Vorliegender Text:
▼
Steckrüben gehören zu den robustesten Wintergemüsen im Garten: Sie trotzen Frost, bleiben monatelang im Boden frisch und entwickeln durch kalte Temperaturen sogar ein intensiveres, würziges Aroma. Der Anbau ist unkompliziert und liefert dir bis tief in den Winter hinein frisches, nährstoffreiches Gemüse.
Standort, Aussaat und Boden
Steckrüben (Brassica napus subsp. rapifera) gehören zu den Kreuzblütlern (Brassicaceae) und dürfen nicht vor oder nach anderen Kreuzblütlern auf demselben Beet angebaut werden. Sie bevorzugen einen sonnigen Standort mit nährstoffreichem, tiefgründigem Boden. Die Aussaat erfolgt direkt ins Freiland von Mai bis Juni in Reihen mit einem Abstand von 40 cm und einer Saattiefe von 2 cm. Nach dem Aufgehen werden die Pflanzen auf 25 bis 30 cm Abstand vereinzelt. Steckrüben sind robuster als Speiserüben und vertragen auch schwerere Böden.
Pflege, Ernte und Verwendung
Steckrüben sind pflegeleicht und benötigen hauptsächlich regelmäßiges Jäten und Gießen in Trockenperioden. Die Ernte beginnt ab Oktober und kann bis in den Winter fortgesetzt werden, da Steckrüben frosthart sind. In der Küche eignen sich Steckrüben besonders für Eintöpfe und Suppen. Ihr würziger Geschmack wird durch Frost noch intensiver. Für die Lagerung werden die Rüben in feuchtem Sand in einem kühlen Keller eingeschlagen.
▲
(Gespeicherte Daten)
▼
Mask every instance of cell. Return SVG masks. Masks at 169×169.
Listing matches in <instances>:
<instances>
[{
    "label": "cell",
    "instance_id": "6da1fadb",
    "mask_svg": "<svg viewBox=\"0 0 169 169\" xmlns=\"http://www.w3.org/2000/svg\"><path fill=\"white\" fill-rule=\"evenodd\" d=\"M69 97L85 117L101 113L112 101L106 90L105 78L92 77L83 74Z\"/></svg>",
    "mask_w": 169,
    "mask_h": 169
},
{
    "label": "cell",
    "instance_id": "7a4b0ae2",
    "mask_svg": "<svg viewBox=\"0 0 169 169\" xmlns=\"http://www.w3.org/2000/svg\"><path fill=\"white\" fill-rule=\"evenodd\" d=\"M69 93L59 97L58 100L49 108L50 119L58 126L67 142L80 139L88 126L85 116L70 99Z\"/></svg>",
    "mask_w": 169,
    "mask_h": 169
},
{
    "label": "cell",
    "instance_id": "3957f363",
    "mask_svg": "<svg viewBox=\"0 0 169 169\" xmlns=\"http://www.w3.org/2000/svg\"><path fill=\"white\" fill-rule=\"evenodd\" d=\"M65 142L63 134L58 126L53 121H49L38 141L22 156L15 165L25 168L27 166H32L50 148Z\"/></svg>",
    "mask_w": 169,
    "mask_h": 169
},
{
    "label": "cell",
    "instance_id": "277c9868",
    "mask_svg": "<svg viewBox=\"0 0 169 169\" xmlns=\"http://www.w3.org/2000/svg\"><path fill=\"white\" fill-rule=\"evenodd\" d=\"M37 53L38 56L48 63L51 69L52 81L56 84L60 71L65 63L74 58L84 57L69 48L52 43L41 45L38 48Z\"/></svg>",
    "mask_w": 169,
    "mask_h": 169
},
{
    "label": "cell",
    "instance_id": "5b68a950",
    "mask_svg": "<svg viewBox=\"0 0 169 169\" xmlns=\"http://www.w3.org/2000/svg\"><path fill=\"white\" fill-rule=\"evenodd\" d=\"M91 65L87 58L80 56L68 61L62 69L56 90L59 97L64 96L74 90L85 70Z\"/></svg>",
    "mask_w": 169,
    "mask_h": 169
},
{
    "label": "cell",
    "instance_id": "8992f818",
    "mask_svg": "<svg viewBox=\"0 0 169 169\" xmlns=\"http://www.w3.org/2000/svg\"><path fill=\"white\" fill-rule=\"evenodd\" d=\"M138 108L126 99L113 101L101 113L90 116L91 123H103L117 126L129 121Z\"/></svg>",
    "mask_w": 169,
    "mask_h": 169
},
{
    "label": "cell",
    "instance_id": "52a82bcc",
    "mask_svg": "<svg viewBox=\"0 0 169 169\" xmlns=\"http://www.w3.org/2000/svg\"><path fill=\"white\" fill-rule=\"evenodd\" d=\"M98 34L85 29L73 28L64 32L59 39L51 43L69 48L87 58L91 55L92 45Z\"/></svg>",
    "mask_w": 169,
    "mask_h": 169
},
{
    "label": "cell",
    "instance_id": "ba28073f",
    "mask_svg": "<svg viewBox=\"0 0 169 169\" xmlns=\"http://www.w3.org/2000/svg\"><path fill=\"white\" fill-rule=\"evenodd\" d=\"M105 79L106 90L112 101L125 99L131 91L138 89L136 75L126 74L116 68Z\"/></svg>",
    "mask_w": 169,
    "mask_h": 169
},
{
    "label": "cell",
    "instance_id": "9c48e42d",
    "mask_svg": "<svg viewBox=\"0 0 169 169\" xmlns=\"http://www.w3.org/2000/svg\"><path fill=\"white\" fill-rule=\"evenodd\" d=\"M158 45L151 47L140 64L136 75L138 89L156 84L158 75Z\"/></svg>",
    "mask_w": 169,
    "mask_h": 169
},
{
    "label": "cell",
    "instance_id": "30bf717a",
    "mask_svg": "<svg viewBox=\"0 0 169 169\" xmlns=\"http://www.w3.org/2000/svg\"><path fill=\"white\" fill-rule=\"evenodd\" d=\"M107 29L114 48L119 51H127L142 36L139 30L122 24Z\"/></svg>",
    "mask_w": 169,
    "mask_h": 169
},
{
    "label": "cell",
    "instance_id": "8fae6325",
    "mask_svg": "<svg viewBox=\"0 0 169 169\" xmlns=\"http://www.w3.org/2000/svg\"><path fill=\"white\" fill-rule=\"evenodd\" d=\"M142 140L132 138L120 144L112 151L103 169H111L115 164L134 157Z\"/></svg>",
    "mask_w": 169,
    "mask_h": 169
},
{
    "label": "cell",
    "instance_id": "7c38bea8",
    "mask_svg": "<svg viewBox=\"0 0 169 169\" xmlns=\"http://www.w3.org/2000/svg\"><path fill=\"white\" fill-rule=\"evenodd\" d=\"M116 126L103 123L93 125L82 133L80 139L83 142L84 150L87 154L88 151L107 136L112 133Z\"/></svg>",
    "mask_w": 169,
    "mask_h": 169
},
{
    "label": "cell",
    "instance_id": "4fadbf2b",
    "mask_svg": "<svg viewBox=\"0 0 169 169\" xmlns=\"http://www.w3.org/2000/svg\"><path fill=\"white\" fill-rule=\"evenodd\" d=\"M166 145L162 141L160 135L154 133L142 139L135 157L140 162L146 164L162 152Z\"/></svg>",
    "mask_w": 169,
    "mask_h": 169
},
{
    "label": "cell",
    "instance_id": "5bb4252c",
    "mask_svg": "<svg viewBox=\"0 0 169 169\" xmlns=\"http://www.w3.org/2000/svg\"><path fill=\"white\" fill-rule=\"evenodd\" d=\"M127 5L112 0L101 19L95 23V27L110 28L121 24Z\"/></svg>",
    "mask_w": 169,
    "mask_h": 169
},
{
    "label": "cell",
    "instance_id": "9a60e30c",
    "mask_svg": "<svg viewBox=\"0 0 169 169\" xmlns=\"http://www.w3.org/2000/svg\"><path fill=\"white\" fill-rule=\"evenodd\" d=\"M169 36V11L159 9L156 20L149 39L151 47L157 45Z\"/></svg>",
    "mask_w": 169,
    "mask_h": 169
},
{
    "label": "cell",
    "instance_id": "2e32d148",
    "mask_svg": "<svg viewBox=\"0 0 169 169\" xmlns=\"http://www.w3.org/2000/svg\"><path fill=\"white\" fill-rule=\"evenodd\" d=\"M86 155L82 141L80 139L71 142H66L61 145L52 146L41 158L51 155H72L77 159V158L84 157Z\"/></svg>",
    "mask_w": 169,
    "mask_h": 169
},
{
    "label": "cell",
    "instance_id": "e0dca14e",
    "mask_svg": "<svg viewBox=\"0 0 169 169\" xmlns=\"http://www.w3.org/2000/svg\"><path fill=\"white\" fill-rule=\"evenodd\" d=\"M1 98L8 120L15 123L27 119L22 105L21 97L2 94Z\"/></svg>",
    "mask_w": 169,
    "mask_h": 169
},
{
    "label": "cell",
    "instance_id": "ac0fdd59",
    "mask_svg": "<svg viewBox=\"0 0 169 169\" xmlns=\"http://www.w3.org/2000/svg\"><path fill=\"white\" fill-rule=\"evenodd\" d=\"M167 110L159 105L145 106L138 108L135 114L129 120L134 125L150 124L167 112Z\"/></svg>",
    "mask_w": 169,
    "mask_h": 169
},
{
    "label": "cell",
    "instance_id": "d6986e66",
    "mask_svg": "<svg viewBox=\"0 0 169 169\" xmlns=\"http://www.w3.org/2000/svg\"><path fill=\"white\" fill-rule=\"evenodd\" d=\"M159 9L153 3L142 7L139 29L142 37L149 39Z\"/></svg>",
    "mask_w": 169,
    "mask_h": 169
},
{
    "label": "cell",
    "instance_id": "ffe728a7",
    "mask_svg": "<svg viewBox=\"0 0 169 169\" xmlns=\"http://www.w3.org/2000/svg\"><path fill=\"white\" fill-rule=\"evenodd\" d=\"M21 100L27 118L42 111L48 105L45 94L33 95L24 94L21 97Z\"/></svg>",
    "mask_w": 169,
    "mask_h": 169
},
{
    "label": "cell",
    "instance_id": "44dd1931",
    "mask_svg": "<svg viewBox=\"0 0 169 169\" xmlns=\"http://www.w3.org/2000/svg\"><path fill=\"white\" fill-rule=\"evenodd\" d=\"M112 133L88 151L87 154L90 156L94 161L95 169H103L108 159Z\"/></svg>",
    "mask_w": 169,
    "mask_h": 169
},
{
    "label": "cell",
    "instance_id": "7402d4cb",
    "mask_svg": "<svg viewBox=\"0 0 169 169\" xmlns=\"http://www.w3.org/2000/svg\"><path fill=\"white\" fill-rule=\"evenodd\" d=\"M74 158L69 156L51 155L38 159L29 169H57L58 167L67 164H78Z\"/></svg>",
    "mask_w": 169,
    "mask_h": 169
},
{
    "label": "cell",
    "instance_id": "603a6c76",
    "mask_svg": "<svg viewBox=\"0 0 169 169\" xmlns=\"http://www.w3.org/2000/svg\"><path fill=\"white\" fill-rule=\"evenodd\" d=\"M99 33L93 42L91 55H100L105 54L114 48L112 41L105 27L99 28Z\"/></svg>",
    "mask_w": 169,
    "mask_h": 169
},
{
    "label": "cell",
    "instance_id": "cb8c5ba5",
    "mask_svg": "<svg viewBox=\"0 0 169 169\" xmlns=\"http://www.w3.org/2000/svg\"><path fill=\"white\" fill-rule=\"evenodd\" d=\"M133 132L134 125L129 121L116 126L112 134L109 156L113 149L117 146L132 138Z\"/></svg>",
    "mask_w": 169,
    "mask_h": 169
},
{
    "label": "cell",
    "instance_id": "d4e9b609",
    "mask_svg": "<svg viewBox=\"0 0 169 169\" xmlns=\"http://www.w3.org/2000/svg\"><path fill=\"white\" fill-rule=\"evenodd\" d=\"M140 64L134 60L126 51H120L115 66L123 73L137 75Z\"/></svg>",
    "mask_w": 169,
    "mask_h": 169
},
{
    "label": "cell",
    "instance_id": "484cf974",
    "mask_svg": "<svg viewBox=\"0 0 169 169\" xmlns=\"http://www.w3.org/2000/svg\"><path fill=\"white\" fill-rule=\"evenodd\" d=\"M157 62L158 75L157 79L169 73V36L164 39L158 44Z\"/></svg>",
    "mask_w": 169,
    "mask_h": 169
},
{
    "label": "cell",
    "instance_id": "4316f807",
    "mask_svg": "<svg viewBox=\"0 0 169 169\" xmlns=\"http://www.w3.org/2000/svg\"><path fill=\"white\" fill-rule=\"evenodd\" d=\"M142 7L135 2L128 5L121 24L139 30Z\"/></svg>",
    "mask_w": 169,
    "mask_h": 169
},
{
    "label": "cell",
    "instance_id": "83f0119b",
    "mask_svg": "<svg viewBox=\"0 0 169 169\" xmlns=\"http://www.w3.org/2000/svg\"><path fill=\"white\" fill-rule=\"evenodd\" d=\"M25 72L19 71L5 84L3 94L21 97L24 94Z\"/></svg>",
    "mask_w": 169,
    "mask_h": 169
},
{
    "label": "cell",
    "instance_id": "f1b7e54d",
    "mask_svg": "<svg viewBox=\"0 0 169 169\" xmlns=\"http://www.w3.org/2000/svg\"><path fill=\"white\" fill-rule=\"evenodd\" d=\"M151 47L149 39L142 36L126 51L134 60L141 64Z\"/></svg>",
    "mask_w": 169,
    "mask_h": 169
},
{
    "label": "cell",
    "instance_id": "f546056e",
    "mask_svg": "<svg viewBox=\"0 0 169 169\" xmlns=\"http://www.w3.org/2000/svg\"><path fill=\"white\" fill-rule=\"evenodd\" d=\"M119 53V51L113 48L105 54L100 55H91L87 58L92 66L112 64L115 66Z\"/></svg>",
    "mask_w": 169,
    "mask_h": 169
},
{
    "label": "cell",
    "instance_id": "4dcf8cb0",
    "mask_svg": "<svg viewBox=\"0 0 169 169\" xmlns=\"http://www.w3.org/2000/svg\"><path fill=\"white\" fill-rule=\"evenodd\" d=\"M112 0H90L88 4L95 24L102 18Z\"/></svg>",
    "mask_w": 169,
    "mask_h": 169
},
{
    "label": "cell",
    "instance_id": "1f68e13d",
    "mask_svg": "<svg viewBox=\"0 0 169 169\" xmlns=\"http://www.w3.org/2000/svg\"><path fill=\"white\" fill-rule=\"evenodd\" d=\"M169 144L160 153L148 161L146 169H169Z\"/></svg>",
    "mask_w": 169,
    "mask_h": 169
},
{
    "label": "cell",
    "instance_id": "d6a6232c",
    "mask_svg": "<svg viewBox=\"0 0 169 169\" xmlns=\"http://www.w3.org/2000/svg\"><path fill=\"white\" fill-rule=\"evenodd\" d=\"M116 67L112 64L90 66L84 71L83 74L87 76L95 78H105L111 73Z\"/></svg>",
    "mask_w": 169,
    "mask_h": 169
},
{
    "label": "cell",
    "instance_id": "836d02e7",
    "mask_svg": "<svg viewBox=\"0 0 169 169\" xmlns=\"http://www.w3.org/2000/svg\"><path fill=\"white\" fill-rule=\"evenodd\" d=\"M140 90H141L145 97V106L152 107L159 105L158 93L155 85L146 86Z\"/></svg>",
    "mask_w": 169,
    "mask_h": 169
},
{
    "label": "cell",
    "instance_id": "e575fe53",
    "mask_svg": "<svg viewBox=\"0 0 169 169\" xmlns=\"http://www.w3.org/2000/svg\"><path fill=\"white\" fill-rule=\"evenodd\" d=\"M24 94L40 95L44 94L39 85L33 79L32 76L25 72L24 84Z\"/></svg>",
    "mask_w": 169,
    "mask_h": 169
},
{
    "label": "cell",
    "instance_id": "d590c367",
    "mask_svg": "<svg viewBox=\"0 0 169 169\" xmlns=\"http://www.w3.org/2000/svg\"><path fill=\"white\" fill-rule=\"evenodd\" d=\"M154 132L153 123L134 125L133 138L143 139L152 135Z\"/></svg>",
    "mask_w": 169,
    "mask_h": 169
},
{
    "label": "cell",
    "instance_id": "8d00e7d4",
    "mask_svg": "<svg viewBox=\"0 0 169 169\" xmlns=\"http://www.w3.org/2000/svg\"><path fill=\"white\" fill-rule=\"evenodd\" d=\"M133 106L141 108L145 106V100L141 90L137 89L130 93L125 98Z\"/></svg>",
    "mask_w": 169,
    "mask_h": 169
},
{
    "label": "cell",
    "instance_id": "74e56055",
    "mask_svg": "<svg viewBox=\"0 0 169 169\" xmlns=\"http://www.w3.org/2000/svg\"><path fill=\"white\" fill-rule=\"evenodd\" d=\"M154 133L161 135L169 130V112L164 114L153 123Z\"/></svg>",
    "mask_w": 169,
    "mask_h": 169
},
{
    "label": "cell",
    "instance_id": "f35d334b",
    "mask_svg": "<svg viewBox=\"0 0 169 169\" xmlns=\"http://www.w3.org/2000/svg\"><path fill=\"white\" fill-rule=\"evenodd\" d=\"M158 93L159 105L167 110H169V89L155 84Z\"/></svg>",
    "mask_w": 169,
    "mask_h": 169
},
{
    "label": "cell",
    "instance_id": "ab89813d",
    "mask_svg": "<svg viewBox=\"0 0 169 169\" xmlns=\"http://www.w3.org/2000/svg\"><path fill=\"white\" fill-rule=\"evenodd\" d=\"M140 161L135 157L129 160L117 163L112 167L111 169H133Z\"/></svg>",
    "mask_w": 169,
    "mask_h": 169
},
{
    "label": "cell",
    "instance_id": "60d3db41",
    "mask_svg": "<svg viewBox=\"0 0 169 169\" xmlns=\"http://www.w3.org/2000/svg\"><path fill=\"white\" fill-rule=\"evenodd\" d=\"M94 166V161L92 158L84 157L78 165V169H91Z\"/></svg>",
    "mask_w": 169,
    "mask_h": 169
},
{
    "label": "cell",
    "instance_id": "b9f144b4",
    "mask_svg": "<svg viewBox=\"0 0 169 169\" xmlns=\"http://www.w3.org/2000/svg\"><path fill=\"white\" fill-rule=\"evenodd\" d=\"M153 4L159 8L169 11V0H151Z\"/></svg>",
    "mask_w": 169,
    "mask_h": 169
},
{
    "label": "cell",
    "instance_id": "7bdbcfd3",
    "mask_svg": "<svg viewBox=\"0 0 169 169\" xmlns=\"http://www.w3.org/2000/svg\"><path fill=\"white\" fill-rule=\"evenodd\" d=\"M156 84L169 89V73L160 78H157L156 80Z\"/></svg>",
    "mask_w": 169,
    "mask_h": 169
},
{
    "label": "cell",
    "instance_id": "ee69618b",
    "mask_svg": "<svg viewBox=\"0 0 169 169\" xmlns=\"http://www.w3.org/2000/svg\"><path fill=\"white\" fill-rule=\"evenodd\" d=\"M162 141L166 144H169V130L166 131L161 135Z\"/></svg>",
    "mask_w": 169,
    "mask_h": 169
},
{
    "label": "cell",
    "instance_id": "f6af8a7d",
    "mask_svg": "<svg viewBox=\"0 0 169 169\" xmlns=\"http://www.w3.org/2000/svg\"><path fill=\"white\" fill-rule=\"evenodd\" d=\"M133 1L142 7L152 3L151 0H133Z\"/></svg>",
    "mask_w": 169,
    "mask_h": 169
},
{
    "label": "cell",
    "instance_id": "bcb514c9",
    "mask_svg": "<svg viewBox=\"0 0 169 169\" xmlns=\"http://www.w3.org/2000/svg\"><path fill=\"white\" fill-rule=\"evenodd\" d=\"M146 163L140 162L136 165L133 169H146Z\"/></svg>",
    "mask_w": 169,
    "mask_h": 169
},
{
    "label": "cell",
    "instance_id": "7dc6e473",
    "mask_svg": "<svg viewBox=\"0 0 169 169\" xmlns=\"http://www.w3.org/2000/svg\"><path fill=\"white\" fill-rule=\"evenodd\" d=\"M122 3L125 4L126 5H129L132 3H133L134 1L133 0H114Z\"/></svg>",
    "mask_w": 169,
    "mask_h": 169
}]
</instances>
▲
Zu erledigende Aufgaben:
a – In welchem Zeitraum erfolgt laut dem Text über Steckrüben die Aussaat ins Freiland?
b – Übertragen Sie aus dem Text über Steckrüben wortgetreu den Abschnitt, der mit „Steckrüben gehören zu“ beginnt und sich bis einschließlich „auch schwerere Böden.“ erstreckt.
c – Setzen Sie den Text über Steckrüben im Anschluss an seinen letzten Satz fort.

Übersicht der Antworten:
a – Von Mai bis Juni.

b –
Steckrüben gehören zu den robustesten Wintergemüsen im Garten: Sie trotzen Frost, bleiben monatelang im Boden frisch und entwickeln durch kalte Temperaturen sogar ein intensiveres, würziges Aroma. Der Anbau ist unkompliziert und liefert dir bis tief in den Winter hinein frisches, nährstoffreiches Gemüse.
Standort, Aussaat und Boden
Steckrüben (Brassica napus subsp. rapifera) gehören zu den Kreuzblütlern (Brassicaceae) und dürfen nicht vor oder nach anderen Kreuzblütlern auf demselben Beet angebaut werden. Sie bevorzugen einen sonnigen Standort mit nährstoffreichem, tiefgründigem Boden. Die Aussaat erfolgt direkt ins Freiland von Mai bis Juni in Reihen mit einem Abstand von 40 cm und einer Saattiefe von 2 cm. Nach dem Aufgehen werden die Pflanzen auf 25 bis 30 cm Abstand vereinzelt. Steckrüben sind robuster als Speiserüben und vertragen auch schwerere Böden.

c –
Gaertner Poetschkes Tipp: Steckrüben können bis in den Winter im Boden bleiben – Frost macht sie sogar würziger. Ernte bei Bedarf und lagere den Rest im Boden unter einer Strohschicht.
Häufig gestellte Fragen
Wann werden Steckrüben geerntet?
Steckrüben werden ab Oktober geerntet. Da sie frosthart sind, können sie bis in den Winter im Boden bleiben. Frost macht sie sogar würziger. Für die Lagerung werden sie in feuchtem Sand im Keller eingeschlagen.
Wie unterscheiden sich Steckrüben von Speiserüben?
Steckrüben sind größer, robuster und würziger als Speiserüben. Sie eignen sich besonders für Eintöpfe und Suppen und können bis in den Winter im Boden bleiben. Speiserüben sind zarter und milder im Geschmack.